WORK INSTRUCTION
Check the data underneath for lines holding the word "species", and state only how many you find.

EXERCISE DATA
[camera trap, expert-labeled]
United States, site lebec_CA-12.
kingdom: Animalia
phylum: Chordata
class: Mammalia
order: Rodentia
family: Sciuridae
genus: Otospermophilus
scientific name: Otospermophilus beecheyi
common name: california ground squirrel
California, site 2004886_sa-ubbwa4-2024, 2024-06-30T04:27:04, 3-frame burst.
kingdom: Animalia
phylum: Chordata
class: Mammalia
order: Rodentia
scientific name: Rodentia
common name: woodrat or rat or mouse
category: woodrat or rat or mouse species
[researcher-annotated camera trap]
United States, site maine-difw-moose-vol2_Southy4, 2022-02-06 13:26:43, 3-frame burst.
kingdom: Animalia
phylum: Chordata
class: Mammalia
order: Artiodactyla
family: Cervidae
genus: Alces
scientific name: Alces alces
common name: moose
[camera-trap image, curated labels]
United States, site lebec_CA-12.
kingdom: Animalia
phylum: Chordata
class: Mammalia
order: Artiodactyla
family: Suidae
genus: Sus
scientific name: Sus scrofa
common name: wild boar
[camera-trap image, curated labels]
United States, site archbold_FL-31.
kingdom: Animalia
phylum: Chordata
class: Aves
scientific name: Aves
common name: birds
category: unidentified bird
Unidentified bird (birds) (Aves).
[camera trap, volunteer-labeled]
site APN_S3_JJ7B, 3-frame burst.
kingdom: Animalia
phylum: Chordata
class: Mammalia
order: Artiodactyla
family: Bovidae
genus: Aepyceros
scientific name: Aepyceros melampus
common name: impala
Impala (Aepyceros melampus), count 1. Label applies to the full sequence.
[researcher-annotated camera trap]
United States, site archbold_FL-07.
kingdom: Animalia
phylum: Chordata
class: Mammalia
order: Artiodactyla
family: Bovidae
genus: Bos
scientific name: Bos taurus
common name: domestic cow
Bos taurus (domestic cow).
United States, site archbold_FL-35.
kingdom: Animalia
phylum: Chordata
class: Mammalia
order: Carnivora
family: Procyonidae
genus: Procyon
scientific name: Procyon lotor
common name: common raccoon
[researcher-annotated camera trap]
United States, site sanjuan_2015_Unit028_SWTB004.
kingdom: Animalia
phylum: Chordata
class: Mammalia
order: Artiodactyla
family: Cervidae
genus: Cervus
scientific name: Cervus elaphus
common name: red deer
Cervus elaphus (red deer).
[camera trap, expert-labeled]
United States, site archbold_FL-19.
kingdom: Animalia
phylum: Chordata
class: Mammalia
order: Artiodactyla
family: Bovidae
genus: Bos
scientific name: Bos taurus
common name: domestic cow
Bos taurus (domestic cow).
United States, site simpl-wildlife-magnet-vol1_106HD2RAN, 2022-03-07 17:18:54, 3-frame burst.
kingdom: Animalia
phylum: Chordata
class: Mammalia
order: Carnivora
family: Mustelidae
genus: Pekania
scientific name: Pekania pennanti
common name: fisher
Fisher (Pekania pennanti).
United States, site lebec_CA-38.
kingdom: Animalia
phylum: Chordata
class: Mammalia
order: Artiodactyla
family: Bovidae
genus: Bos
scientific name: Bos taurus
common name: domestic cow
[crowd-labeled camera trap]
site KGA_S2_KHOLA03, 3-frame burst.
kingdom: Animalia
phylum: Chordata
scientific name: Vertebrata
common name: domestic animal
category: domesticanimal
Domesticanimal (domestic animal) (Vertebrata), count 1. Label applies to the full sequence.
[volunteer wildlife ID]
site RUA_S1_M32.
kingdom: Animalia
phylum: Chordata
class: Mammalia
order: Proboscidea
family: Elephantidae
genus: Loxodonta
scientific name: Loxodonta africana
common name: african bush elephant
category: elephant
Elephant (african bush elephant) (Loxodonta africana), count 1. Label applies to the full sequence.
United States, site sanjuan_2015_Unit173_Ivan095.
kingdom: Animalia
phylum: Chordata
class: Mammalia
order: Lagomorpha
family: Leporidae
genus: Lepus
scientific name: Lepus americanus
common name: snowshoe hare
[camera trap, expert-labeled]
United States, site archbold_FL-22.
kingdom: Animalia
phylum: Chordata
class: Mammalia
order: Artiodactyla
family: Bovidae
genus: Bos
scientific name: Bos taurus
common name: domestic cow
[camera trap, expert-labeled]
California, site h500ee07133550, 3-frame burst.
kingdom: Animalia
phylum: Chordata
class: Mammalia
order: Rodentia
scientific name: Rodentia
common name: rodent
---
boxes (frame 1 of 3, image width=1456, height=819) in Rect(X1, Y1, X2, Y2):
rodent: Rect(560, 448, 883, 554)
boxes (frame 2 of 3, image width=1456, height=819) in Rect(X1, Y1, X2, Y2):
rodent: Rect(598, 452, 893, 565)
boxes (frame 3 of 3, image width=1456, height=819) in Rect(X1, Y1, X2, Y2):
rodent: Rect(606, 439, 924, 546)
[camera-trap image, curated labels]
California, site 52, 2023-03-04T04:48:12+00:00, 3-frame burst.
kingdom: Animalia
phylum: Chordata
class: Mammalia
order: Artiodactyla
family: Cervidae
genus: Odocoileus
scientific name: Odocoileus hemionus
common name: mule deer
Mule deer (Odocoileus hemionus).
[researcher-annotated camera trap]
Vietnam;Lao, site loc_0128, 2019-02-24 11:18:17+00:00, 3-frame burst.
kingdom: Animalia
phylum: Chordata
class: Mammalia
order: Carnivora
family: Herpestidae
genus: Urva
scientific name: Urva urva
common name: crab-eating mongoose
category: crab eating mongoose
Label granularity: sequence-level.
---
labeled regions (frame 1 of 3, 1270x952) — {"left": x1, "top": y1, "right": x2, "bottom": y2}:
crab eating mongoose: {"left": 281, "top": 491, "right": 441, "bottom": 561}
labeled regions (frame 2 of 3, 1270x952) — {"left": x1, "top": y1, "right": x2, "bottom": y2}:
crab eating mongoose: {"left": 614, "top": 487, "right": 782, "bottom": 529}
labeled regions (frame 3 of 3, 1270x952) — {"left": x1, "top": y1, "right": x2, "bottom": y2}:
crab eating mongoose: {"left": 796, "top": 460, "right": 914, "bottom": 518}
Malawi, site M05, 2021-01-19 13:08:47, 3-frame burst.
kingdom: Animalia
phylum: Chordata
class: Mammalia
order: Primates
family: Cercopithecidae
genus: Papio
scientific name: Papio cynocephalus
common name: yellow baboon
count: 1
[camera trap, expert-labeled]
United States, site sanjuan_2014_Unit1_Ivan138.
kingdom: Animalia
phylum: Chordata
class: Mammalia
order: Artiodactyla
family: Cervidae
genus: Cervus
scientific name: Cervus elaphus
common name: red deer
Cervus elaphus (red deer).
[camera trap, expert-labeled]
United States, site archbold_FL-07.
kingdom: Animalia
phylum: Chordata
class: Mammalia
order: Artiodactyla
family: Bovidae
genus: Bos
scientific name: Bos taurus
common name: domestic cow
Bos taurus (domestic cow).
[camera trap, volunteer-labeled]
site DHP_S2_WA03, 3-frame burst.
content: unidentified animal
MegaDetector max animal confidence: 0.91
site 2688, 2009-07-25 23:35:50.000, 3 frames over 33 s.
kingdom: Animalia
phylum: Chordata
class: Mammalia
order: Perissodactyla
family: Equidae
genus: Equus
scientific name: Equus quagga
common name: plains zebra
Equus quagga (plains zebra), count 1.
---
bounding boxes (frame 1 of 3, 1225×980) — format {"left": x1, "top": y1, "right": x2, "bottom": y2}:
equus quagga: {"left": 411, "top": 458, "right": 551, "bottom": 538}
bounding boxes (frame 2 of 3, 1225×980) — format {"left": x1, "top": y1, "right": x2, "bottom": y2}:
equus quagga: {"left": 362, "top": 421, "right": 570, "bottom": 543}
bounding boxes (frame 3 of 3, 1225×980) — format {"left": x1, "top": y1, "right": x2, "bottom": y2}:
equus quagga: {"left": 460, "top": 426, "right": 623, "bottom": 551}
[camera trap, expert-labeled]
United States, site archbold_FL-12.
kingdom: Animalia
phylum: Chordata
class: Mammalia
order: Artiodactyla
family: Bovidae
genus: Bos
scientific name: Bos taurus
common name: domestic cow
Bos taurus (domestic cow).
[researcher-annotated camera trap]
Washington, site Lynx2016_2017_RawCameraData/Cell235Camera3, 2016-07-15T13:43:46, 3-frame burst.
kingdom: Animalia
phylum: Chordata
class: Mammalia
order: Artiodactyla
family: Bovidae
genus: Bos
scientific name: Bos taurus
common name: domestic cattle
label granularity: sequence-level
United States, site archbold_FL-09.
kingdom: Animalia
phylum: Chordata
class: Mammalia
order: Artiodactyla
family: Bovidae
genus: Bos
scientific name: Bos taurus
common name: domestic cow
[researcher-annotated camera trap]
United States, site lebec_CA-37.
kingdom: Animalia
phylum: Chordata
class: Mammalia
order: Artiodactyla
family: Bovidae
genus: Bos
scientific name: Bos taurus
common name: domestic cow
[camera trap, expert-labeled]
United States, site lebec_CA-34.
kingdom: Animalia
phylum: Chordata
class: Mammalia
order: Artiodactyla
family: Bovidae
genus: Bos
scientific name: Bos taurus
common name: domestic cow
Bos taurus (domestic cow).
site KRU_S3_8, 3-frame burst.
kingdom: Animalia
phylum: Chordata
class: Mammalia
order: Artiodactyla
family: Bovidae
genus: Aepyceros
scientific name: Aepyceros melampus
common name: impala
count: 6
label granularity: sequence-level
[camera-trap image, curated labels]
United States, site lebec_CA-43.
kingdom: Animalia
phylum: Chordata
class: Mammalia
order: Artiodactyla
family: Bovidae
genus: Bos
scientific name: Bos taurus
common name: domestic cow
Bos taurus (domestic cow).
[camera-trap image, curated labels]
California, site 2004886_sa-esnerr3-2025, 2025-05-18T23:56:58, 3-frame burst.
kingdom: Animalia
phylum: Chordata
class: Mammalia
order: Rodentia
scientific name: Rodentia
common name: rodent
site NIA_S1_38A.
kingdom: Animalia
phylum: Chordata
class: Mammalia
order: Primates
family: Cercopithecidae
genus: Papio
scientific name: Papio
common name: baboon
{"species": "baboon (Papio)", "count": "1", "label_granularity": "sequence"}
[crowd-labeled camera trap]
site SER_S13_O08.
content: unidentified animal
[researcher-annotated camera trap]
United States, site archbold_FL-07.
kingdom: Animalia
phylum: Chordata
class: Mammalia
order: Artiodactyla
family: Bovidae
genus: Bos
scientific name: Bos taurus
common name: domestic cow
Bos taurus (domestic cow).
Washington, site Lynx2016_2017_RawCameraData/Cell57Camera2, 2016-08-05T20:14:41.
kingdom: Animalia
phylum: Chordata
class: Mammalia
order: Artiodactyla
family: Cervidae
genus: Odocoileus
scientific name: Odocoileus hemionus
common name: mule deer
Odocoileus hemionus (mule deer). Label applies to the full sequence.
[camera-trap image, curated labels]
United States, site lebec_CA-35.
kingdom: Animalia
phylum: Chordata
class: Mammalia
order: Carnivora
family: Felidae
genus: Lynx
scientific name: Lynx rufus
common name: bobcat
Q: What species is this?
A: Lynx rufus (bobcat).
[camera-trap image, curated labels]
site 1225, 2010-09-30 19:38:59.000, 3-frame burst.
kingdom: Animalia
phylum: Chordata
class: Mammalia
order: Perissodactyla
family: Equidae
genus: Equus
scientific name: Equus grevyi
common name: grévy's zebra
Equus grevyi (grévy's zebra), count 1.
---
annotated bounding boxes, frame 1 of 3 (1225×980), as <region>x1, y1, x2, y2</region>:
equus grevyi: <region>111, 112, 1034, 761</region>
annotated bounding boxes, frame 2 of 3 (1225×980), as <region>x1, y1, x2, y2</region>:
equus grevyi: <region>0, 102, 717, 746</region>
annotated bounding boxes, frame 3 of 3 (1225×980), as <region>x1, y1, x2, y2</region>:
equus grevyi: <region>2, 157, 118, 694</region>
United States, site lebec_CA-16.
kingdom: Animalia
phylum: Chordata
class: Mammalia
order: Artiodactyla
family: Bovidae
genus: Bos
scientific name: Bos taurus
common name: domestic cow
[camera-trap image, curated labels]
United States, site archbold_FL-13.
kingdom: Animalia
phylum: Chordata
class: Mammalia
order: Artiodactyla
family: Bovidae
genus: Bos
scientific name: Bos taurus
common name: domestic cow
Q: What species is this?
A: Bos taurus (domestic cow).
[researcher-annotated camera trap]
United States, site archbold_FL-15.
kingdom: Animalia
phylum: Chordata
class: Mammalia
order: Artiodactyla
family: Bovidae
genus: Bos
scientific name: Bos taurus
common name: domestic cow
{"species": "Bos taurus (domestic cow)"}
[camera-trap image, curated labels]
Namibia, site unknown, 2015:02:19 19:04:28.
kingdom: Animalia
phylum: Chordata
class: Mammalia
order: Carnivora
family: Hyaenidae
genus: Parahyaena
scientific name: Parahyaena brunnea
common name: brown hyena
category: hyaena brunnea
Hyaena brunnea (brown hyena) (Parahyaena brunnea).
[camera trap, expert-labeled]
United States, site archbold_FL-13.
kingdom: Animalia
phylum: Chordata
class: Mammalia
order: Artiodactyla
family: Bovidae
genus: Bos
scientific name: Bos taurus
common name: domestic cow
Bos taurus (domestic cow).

ANSWER TO THE PROBLEM
5